As the trail to Halti from Kilpisjarvi is a 53km linear, prepare yourself for a fantastic multi-day experience, ensure to pack all you may find useful in the cool arctic. Most importantly, get to know the trail and how to navigate to Halti! Ensure to have offline means of navigation as mobile reception in Finnish fells is very poor. A paper map (buy at Kilpisjarvi visitors centre, directly at the trailhead) or offline navigation app (like Maps.me) are perfect. Just to picture the situation, during our hike along Kalotireitti trail we managed to catch mobile signal only once (for about 1 km), we briefly caught Norwegian Telia.
When in Kilpisjarvi, remember to get the most up-to-date hiking information about the conditions in the fells; these can be obtained in the visitors centre at the east end of the village, at Halti trailhead.

### Data shown

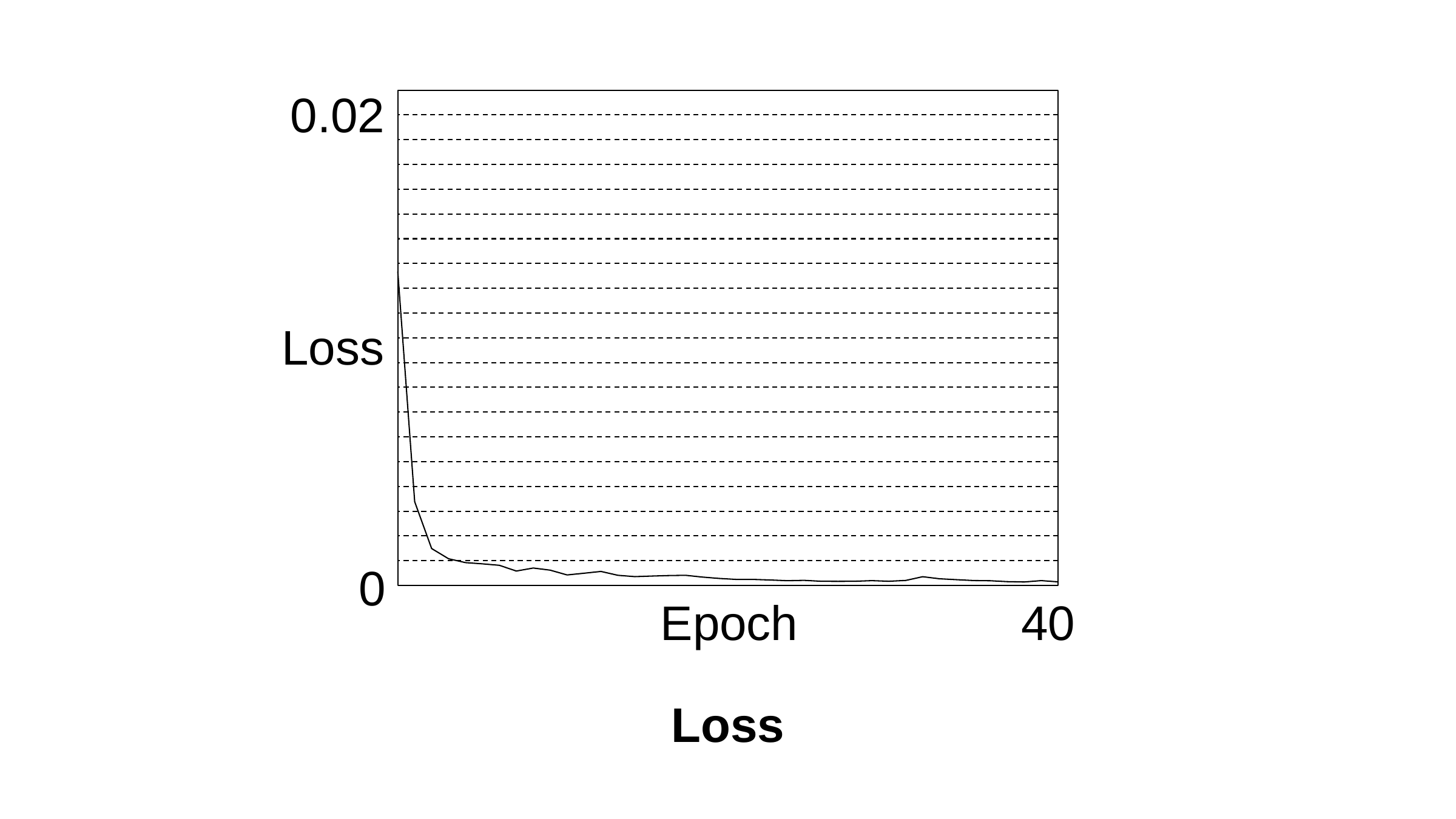
Is the loss value at the first epoch greater or less than 0.02? less Where along the x axis is the loss highest: at the beginning or at the end? at the beginning What is the label of the x axis? Epoch What kind of chart is shown on the slide? line chart What is the highest value labelled on the y axis? 0.02 What is the title of the chart? Loss Is the loss value at epoch 40 greater or less than 0.02? less Does the loss rise or fall as the epoch increases along the x axis? fall Is the loss at the start of training greater or less than the loss at epoch 40? greater What is the highest epoch value labelled on the x axis? 40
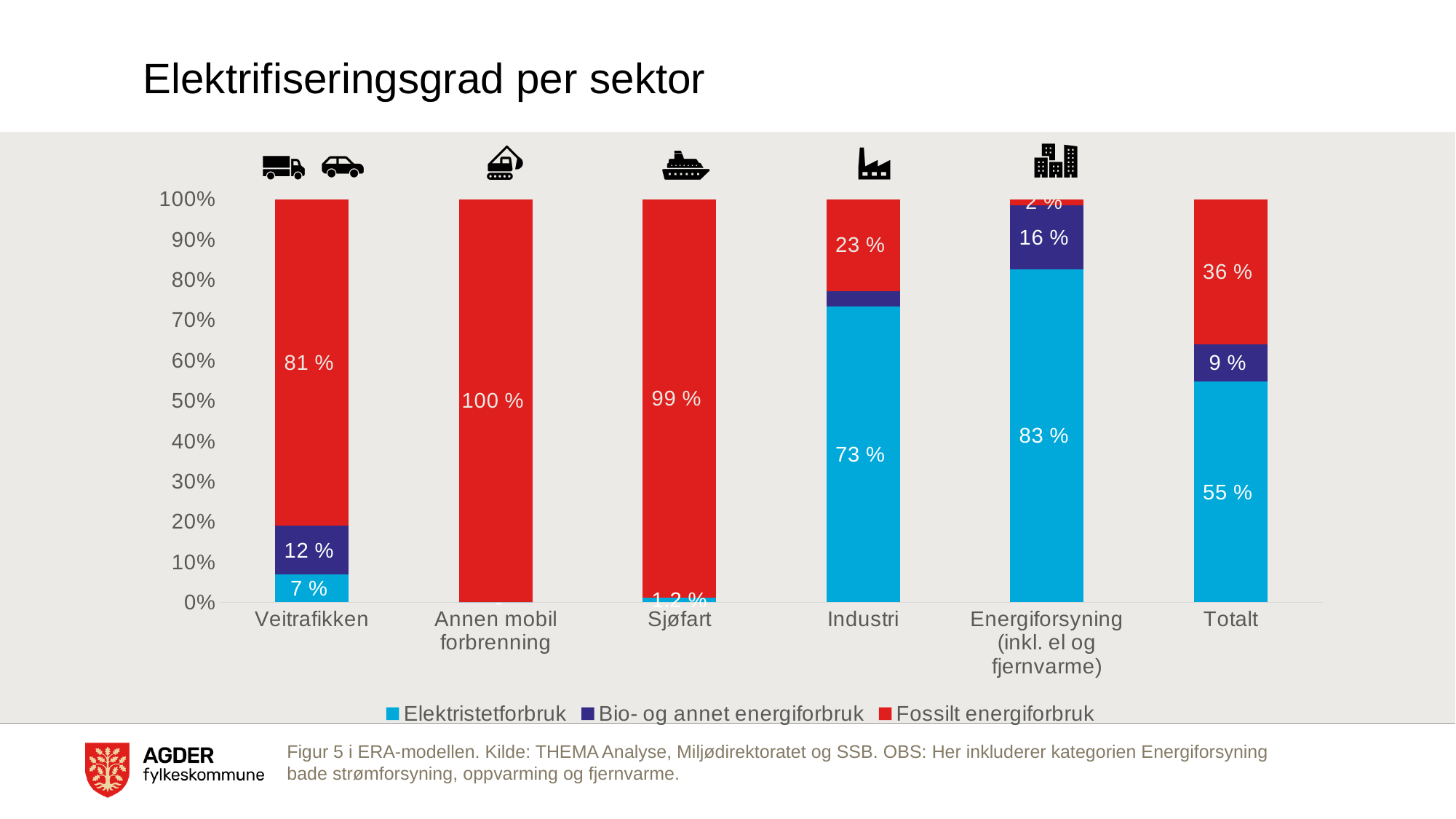
What is the Elektristetforbruk share for Sjøfart? 1,2 % Which sector has the highest Elektristetforbruk share? Energiforsyning (inkl. el og fjernvarme) What is the Fossilt energiforbruk share for Veitrafikken? 81 % What is the Bio- og annet energiforbruk share for Energiforsyning (inkl. el og fjernvarme)? 16 % What is the Elektristetforbruk share for Industri? 73 % Is the Elektristetforbruk share for Veitrafikken greater or less than 10%? less What is the difference between the Elektristetforbruk share for Energiforsyning (inkl. el og fjernvarme) and for Totalt? 28 % What kind of chart is shown on the slide? stacked bar chart Which is larger: the Fossilt energiforbruk share for Totalt or for Industri? Totalt How many series does the legend list? 3 How many sector categories are shown on the x axis? 6 Which sector has the highest Fossilt energiforbruk share? Annen mobil forbrenning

### Directive 1
In the Halti hiking text, how long is the linear trail from Kilpisjarvi to Halti?
### Directive 2
Echo the part of the Halti hiking text that begins at the words "When in Kilpisjarvi, remember" and stops after "at Halti trailhead.".

### Response 1
53 km.

### Response 2
When in Kilpisjarvi, remember to get the most up-to-date hiking information about the conditions in the fells; these can be obtained in the visitors centre at the east end of the village, at Halti trailhead.